Data visualization takes something complex and makes it simple and easy to understand. Large data sets can contain insightful gems of information, but those are hard to unlock from the raw data alone. Often, a well thought out chart, graph or table will make those insights easier to understand and extract.
At edo, we are always looking for ways to improve our data visualization skills. Recently, we had the opportunity to attend a talk by Edward Tufte, noted statistician and professor at Yale. Tufte is passionate about beautiful and meaningful data presentation. Because so many areas of our edo Marketplace rely on summarizing large datasets, finding new and better ways to explain and display our data has become one of our passions as well. Tufte uses six principles for analyzing and presenting data, and that structure has served our team well.
Show comparisons, contrasts, and differences
Making intelligent comparisons is why we do statistical analysis in the first place. One of the first visualizations I worked on at edo was the Network Analyzer, a page to help potential customers compare their business to our network of cardholders. The bubble charts make it easy to compare the relative size of cardholders or dollars spent per group, and the color coding keeps things consistent when switching between the graphs.
Show Causality, Mechanism, Explanation, Systematic Structure
A good data presentation can show important comparisons within the data, but a great one can help you understand why the data is a certain way, and what conclusions you can draw from it.
There’s a great example of this from another excellent visualization website called Perceptual Edge. A graph from the website of SAS provides an example of how to use their analytical software. The final iteration of the design leads to explaining seasonal patterns and provides a contextual reference to the freezing point.
Showing more than one variable with multivariate data
While we like to think of a lot of things in black or white, it’s a truth that nearly everything that is interesting enough to try to understand is multivariate in nature. In Tufte’s book, The Visual Display of Quantitative Information, he presents a great example from Charles Minard titled Napoleon’s March. Published in 1869, it is famous for weaving in five variables all onto a two dimensional map.
Completely integrate words, numbers, images, diagrams
Why separate words from your graphs and numbers from your diagrams? Graphs should be annotated with words and numbers: it provides clarity and doesn’t limit the scope of how you may present your data.
This is a personal favorite of mine, it encourages creativeness in the design of your visualizations. In this graph to the right, we wanted to show bar chart comparisons, but the exact dollar amount annotated on top of them also provides accuracy.
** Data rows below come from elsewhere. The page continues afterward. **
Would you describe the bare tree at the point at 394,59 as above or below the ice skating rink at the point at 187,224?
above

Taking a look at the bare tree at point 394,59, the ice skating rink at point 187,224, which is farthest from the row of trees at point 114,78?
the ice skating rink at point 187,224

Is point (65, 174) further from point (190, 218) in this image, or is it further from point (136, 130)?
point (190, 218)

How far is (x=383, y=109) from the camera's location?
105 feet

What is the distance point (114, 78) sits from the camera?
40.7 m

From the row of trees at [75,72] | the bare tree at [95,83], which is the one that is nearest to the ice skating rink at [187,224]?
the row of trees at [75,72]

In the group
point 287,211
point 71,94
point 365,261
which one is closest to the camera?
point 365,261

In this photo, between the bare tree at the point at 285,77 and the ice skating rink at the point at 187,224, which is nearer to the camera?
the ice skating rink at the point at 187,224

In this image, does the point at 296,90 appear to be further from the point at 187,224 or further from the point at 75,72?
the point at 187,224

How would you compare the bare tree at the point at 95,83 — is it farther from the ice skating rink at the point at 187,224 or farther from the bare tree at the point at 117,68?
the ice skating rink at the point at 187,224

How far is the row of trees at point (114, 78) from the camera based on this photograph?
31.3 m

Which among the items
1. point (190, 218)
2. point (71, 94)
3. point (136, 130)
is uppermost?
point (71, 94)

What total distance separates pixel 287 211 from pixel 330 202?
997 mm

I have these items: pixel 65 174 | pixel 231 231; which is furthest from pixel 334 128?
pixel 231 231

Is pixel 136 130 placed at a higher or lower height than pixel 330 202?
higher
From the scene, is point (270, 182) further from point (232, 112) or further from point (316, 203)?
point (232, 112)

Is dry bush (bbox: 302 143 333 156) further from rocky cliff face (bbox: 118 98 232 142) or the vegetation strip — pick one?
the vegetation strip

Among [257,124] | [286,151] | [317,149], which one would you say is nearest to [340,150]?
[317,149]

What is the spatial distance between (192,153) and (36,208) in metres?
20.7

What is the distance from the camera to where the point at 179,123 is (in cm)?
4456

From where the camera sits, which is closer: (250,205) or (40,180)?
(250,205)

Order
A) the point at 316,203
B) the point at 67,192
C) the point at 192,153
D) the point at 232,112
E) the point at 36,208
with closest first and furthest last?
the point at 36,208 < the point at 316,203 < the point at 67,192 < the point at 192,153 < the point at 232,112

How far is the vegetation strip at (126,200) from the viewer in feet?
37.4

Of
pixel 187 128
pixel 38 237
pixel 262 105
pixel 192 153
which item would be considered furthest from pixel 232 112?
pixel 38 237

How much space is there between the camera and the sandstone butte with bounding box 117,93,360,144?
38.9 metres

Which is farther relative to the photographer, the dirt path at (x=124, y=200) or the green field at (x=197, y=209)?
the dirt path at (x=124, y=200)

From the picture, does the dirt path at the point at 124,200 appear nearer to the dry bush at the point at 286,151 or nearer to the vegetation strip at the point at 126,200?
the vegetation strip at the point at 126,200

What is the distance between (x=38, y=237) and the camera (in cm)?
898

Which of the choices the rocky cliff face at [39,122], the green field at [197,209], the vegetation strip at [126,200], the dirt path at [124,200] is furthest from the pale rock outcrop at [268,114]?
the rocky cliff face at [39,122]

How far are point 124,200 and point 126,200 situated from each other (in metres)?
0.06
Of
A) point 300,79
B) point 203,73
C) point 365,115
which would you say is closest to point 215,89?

While citations are critical in the academic world, it’s just as important to source your data no matter the environment.
The worst offenders of this rule are frequently infographics. Often, there is no link to an article or infographic’s source data, dramatically reducing the trustworthiness.
At edo, we include sources in our infographics, so you know exactly where our data is sourced.
Content counts most of all
Probably the most important principle of all. The edo team’s motto is, “Content is king.” And rightly so, without good content, you’re pretty much limited in what you can do. At edo, we don’t have that problem, the data we get is great and one of our best assets. Uninteresting visualizations are a data problem, not a design problem.
Looking forward, there’s a lot of good challenges on our roadmap to apply Tufte’s principles.
We’re particularly excited about performance reporting of campaigns and deals, showing the data in user-friendly ways. On advertiser dashboards, we are exploring ways to give them a quick overall glance at campaign progress – all to help our partners leverage data to make smarter business decisions.
Continuing that idea, we’re also building a more detailed deal performance page that drills down into every piece of data we have, and present a thorough analysis of how well the deal did. This is a first draft, and a lot of it isn’t hooked up to real data yet. We like to make working prototypes so we can fully envision how a visualization would perform, and after getting feedback and a few iterations, we’ll get the data wired up, confident that we’re providing it to the most effective visualization possible.